# [Цель упражнения]
Определите, соответствуют ли фрагменту о романе «Шум времени» три утверждения: 1. В Лондоне книга Барнса вышла в начале 2016 года. 2. Фамилия главного героя встречается на протяжении всего текста романа. 3. Воспоминания, на которые Барнс опирался прежде всего, записал Соломон Волков. На каждое ответьте «да» или «нет» и дословно приведите решающие слова фрагмента.

# [Фрагмент страницы]
━━━━━━━━━━━━━━━━━━━━━━━━━━━━━━

СюжетыКультура

Исповедь труса, написанная не им

25 сентября — 110 лет со дня рождения Дмитрия Шостаковича

Этот материал вышел в номере № 108 от 28 сентября 2016
Читать

К юбилею наши книгоиздатели приготовили двусмысленный подарок — перевод романа британского постмодерниста Джулиана Барнса с мандельштамовским названием. В Лондоне книга вышла в начале 2016 года.

В самом тексте книги букеровского лауреата «Шум времени»(М.: Иностранка, Азбука-Аттикус, 2016) фамилия главного героя (если не считать фактографическое послесловие «От автора») встречается несколько раз — в самом конце, и с резким диагнозом: «Сам он старался не попадаться в сети Власти, но он же не Иисус Христос, а всего лишь Дмитрий Дмитриевич Шостакович». Или «Дмитрий Дмитриевич Шостакович стал членом Коммунистической партии Советского Союза. Этого не может быть, потому что этого не может быть никогда… Ан нет: может быть и бывает». И дальше про «хрущевского прихвостня». А так фигурирует некто «он», хотя все остальные персонажи носят подлинные имена и фамилии.

Джулиан Барнс бывал в СССР, учил русский язык и, судя по скрытым цитатам, — нашу литературу, от Пушкина и Гоголя вплоть до Евтушенко. Он перелопатил множество мемуарных книг о Шостаковиче, но за центровую выбрал крайне сомнительное «Свидетельство» — воспоминания композитора, записанные культурологом Соломоном Волковым и изданные без авторизации после смерти гения. Но подлинность событий для писателя не нужна: «Для биографа-документалиста это чума, для романиста — находка».

━━━━━━━━━━━━━━━━━━━━━━━━━━━━━━

# [Записи данных]

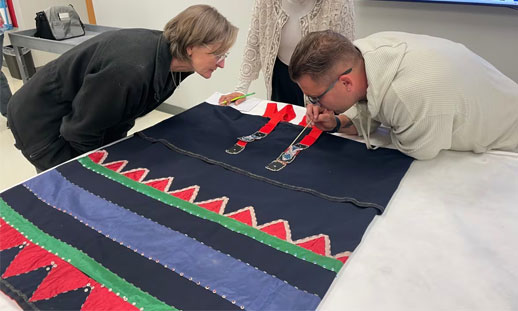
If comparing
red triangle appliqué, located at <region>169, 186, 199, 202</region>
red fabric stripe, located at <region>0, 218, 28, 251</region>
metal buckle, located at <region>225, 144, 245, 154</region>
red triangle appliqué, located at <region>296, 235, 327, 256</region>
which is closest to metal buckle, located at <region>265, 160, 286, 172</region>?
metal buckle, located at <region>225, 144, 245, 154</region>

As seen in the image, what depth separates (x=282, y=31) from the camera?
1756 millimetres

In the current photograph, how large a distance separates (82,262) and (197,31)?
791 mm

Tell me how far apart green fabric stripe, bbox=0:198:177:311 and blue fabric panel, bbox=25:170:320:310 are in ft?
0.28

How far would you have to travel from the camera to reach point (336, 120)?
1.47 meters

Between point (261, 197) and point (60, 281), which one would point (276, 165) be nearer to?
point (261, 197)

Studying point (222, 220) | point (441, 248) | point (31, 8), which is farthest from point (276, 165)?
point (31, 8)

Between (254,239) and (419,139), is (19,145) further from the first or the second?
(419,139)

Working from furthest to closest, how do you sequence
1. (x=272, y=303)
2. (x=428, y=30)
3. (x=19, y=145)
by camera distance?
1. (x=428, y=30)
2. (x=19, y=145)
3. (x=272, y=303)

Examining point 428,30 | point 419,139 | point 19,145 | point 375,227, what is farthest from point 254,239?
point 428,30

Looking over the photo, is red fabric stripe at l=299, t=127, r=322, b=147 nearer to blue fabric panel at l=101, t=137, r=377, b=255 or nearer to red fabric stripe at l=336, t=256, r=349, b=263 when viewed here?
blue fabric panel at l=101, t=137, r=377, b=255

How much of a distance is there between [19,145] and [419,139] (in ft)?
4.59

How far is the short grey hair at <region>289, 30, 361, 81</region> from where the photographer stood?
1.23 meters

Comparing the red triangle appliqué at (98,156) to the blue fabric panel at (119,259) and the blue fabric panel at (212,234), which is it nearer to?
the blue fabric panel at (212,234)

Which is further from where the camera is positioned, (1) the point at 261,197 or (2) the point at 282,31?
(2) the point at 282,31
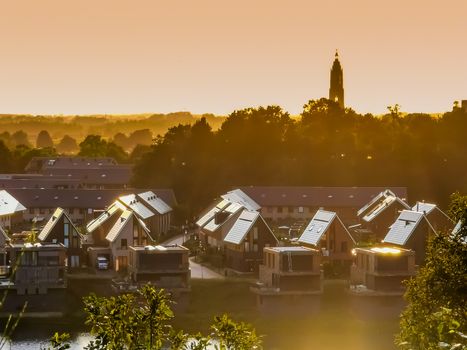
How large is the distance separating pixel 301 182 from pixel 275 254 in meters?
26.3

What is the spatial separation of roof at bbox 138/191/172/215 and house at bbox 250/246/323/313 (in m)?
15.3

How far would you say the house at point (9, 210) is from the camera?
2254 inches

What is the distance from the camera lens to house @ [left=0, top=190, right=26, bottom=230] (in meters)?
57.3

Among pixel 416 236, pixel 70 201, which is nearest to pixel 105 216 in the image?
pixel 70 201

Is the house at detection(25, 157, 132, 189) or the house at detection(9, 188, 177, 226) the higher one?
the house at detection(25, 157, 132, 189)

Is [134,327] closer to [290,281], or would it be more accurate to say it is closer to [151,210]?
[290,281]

━━━━━━━━━━━━━━━━━━━━━━━━━━━━━━

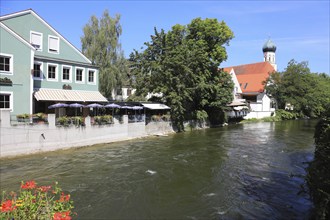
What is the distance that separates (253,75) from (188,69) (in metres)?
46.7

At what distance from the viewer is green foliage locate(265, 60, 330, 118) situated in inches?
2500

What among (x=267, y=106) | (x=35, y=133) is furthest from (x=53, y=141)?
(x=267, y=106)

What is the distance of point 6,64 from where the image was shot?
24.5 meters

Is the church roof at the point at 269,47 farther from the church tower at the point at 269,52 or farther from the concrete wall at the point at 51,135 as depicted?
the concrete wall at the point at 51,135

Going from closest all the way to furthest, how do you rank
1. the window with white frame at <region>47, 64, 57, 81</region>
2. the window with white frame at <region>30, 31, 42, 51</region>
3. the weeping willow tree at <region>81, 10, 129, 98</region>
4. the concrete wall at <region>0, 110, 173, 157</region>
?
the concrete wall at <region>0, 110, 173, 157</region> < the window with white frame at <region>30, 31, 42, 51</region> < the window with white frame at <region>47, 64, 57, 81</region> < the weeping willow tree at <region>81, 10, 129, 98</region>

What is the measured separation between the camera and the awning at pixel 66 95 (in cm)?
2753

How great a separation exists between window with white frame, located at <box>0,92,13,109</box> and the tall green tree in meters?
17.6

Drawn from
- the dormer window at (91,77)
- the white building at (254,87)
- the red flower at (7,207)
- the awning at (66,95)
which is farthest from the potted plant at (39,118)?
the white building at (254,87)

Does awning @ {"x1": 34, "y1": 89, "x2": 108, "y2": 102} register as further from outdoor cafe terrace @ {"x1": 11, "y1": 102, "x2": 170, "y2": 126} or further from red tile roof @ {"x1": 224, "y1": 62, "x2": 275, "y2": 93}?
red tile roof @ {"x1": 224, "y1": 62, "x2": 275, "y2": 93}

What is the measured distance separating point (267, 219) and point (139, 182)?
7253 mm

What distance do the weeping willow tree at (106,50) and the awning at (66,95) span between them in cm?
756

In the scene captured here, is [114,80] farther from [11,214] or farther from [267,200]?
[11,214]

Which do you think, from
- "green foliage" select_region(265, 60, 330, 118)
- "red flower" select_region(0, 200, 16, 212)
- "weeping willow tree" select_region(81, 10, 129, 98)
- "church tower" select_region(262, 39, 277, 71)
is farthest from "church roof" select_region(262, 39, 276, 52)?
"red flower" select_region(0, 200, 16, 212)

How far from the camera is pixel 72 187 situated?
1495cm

━━━━━━━━━━━━━━━━━━━━━━━━━━━━━━

# [Ответ к заданию]
1. Да: «В Лондоне книга вышла в начале 2016 года».
2. Нет: «встречается несколько раз — в самом конце».
3. Да: «воспоминания композитора, записанные культурологом Соломоном Волковым».